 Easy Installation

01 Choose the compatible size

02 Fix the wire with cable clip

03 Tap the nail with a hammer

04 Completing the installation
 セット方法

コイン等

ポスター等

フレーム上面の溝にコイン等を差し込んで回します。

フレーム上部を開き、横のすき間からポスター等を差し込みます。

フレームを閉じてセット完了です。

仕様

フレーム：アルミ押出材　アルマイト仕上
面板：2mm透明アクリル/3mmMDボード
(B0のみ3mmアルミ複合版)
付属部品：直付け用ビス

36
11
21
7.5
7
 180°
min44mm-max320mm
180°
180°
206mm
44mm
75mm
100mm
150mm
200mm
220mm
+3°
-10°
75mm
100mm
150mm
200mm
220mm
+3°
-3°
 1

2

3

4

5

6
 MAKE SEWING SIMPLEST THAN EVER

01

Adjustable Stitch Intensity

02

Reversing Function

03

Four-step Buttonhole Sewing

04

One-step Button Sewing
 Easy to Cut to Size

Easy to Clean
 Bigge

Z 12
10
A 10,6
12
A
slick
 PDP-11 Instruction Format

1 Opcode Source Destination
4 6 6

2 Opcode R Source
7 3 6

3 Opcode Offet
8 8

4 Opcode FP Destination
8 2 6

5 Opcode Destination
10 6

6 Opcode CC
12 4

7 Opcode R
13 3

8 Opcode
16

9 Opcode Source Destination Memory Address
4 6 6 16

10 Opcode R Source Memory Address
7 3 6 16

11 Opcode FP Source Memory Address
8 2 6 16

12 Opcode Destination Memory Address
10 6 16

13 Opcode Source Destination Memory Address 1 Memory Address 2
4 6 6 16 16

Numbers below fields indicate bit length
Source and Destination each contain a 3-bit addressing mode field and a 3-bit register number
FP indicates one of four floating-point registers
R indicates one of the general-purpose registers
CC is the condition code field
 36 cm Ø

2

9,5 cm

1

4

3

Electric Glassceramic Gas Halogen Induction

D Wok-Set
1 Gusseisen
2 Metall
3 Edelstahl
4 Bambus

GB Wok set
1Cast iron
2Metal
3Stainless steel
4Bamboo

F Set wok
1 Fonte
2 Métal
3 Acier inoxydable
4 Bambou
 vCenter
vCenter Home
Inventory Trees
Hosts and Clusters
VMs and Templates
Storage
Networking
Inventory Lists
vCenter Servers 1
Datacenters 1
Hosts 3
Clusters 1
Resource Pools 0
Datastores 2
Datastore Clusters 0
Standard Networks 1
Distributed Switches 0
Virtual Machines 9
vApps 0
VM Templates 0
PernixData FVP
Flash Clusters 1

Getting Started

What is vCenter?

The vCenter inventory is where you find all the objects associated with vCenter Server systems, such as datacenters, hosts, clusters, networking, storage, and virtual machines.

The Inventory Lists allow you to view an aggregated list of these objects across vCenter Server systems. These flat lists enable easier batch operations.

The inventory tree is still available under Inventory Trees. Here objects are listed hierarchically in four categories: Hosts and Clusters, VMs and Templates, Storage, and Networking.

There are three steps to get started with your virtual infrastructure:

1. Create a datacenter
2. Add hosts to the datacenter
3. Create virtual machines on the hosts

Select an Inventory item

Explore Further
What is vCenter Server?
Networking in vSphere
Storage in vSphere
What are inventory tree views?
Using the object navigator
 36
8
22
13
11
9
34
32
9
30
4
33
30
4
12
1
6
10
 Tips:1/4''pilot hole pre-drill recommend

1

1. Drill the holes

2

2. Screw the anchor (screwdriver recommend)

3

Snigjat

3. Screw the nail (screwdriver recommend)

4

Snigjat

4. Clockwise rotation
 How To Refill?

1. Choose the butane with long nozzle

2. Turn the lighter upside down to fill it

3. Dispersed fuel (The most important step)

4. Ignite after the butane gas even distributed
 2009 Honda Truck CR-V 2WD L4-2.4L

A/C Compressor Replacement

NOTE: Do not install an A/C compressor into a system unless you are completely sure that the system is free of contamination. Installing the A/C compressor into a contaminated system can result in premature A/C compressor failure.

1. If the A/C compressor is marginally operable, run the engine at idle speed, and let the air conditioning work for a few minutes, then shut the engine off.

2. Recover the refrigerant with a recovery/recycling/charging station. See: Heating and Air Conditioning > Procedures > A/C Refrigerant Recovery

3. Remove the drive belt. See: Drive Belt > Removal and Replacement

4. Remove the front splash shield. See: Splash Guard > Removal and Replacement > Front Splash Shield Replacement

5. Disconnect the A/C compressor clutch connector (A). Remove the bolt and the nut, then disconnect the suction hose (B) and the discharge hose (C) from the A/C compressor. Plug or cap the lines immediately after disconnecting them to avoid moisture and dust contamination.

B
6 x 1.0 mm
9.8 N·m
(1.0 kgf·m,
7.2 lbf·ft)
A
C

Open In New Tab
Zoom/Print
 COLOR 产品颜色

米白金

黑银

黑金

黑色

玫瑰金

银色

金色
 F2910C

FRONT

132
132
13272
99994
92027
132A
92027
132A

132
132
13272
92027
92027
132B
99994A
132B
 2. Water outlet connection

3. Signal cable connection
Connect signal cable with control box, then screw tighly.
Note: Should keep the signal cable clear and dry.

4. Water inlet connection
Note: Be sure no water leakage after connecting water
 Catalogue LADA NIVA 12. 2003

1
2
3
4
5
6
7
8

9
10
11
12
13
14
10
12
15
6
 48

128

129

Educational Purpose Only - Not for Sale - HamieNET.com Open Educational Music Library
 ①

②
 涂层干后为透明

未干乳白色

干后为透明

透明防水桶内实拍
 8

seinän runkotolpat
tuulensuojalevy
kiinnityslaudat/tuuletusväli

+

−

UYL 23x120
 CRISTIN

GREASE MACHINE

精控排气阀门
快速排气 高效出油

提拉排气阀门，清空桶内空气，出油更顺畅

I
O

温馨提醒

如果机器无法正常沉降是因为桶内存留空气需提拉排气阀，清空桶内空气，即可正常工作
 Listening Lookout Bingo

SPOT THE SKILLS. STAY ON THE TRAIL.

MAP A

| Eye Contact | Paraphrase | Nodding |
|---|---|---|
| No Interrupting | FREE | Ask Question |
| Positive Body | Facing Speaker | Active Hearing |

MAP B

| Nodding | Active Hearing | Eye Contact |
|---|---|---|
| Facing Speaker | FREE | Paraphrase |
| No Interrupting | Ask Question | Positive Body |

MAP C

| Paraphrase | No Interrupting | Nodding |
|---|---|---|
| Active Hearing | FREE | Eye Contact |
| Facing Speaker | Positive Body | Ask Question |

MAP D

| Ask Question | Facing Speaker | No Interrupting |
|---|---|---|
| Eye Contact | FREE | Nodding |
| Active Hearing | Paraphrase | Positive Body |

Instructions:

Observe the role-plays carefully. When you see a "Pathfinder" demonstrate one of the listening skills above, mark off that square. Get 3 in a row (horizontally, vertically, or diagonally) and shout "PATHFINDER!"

[What the exercise asks]
Please copy each entry. Leave nothing out.

[Response area]
 Easy Installation

01 Choose the compatible size

02 Fix the wire with cable clip

03 Tap the nail with a hammer

04 Completing the installation
 セット方法

コイン等

ポスター等

フレーム上面の溝にコイン等を差し込んで回します。

フレーム上部を開き、横のすき間からポスター等を差し込みます。

フレームを閉じてセット完了です。

仕様

フレーム：アルミ押出材　アルマイト仕上
面板：2mm透明アクリル/3mmMDボード
(B0のみ3mmアルミ複合版)
付属部品：直付け用ビス

36
11
21
7.5
7
 180°
min44mm-max320mm
180°
180°
206mm
44mm
75mm
100mm
150mm
200mm
220mm
+3°
-10°
75mm
100mm
150mm
200mm
220mm
+3°
-3°
 1

2

3

4

5

6
 MAKE SEWING SIMPLEST THAN EVER

01

Adjustable Stitch Intensity

02

Reversing Function

03

Four-step Buttonhole Sewing

04

One-step Button Sewing
 Easy to Cut to Size

Easy to Clean
 Bigge

Z 12
10
A 10,6
12
A
slick
 PDP-11 Instruction Format

1 Opcode Source Destination
4 6 6

2 Opcode R Source
7 3 6

3 Opcode Offet
8 8

4 Opcode FP Destination
8 2 6

5 Opcode Destination
10 6

6 Opcode CC
12 4

7 Opcode R
13 3

8 Opcode
16

9 Opcode Source Destination Memory Address
4 6 6 16

10 Opcode R Source Memory Address
7 3 6 16

11 Opcode FP Source Memory Address
8 2 6 16

12 Opcode Destination Memory Address
10 6 16

13 Opcode Source Destination Memory Address 1 Memory Address 2
4 6 6 16 16

Numbers below fields indicate bit length
Source and Destination each contain a 3-bit addressing mode field and a 3-bit register number
FP indicates one of four floating-point registers
R indicates one of the general-purpose registers
CC is the condition code field
 36 cm Ø

2

9,5 cm

1

4

3

Electric Glassceramic Gas Halogen Induction

D Wok-Set
1 Gusseisen
2 Metall
3 Edelstahl
4 Bambus

GB Wok set
1Cast iron
2Metal
3Stainless steel
4Bamboo

F Set wok
1 Fonte
2 Métal
3 Acier inoxydable
4 Bambou
 vCenter
vCenter Home
Inventory Trees
Hosts and Clusters
VMs and Templates
Storage
Networking
Inventory Lists
vCenter Servers 1
Datacenters 1
Hosts 3
Clusters 1
Resource Pools 0
Datastores 2
Datastore Clusters 0
Standard Networks 1
Distributed Switches 0
Virtual Machines 9
vApps 0
VM Templates 0
PernixData FVP
Flash Clusters 1

Getting Started

What is vCenter?

The vCenter inventory is where you find all the objects associated with vCenter Server systems, such as datacenters, hosts, clusters, networking, storage, and virtual machines.

The Inventory Lists allow you to view an aggregated list of these objects across vCenter Server systems. These flat lists enable easier batch operations.

The inventory tree is still available under Inventory Trees. Here objects are listed hierarchically in four categories: Hosts and Clusters, VMs and Templates, Storage, and Networking.

There are three steps to get started with your virtual infrastructure:

1. Create a datacenter
2. Add hosts to the datacenter
3. Create virtual machines on the hosts

Select an Inventory item

Explore Further
What is vCenter Server?
Networking in vSphere
Storage in vSphere
What are inventory tree views?
Using the object navigator
 36
8
22
13
11
9
34
32
9
30
4
33
30
4
12
1
6
10
 Tips:1/4''pilot hole pre-drill recommend

1

1. Drill the holes

2

2. Screw the anchor (screwdriver recommend)

3

Snigjat

3. Screw the nail (screwdriver recommend)

4

Snigjat

4. Clockwise rotation
 How To Refill?

1. Choose the butane with long nozzle

2. Turn the lighter upside down to fill it

3. Dispersed fuel (The most important step)

4. Ignite after the butane gas even distributed
 2009 Honda Truck CR-V 2WD L4-2.4L

A/C Compressor Replacement

NOTE: Do not install an A/C compressor into a system unless you are completely sure that the system is free of contamination. Installing the A/C compressor into a contaminated system can result in premature A/C compressor failure.

1. If the A/C compressor is marginally operable, run the engine at idle speed, and let the air conditioning work for a few minutes, then shut the engine off.

2. Recover the refrigerant with a recovery/recycling/charging station. See: Heating and Air Conditioning > Procedures > A/C Refrigerant Recovery

3. Remove the drive belt. See: Drive Belt > Removal and Replacement

4. Remove the front splash shield. See: Splash Guard > Removal and Replacement > Front Splash Shield Replacement

5. Disconnect the A/C compressor clutch connector (A). Remove the bolt and the nut, then disconnect the suction hose (B) and the discharge hose (C) from the A/C compressor. Plug or cap the lines immediately after disconnecting them to avoid moisture and dust contamination.

B
6 x 1.0 mm
9.8 N·m
(1.0 kgf·m,
7.2 lbf·ft)
A
C

Open In New Tab
Zoom/Print
 COLOR 产品颜色

米白金

黑银

黑金

黑色

玫瑰金

银色

金色
 F2910C

FRONT

132
132
13272
99994
92027
132A
92027
132A

132
132
13272
92027
92027
132B
99994A
132B
 2. Water outlet connection

3. Signal cable connection
Connect signal cable with control box, then screw tighly.
Note: Should keep the signal cable clear and dry.

4. Water inlet connection
Note: Be sure no water leakage after connecting water
 Catalogue LADA NIVA 12. 2003

1
2
3
4
5
6
7
8

9
10
11
12
13
14
10
12
15
6
 48

128

129

Educational Purpose Only - Not for Sale - HamieNET.com Open Educational Music Library
 ①

②
 涂层干后为透明

未干乳白色

干后为透明

透明防水桶内实拍
 8

seinän runkotolpat
tuulensuojalevy
kiinnityslaudat/tuuletusväli

+

−

UYL 23x120
 CRISTIN

GREASE MACHINE

精控排气阀门
快速排气 高效出油

提拉排气阀门，清空桶内空气，出油更顺畅

I
O

温馨提醒

如果机器无法正常沉降是因为桶内存留空气需提拉排气阀，清空桶内空气，即可正常工作
 Listening Lookout Bingo

SPOT THE SKILLS. STAY ON THE TRAIL.

MAP A

| Eye Contact | Paraphrase | Nodding |
|---|---|---|
| No Interrupting | FREE | Ask Question |
| Positive Body | Facing Speaker | Active Hearing |

MAP B

| Nodding | Active Hearing | Eye Contact |
|---|---|---|
| Facing Speaker | FREE | Paraphrase |
| No Interrupting | Ask Question | Positive Body |

MAP C

| Paraphrase | No Interrupting | Nodding |
|---|---|---|
| Active Hearing | FREE | Eye Contact |
| Facing Speaker | Positive Body | Ask Question |

MAP D

| Ask Question | Facing Speaker | No Interrupting |
|---|---|---|
| Eye Contact | FREE | Nodding |
| Active Hearing | Paraphrase | Positive Body |

Instructions:

Observe the role-plays carefully. When you see a "Pathfinder" demonstrate one of the listening skills above, mark off that square. Get 3 in a row (horizontally, vertically, or diagonally) and shout "PATHFINDER!"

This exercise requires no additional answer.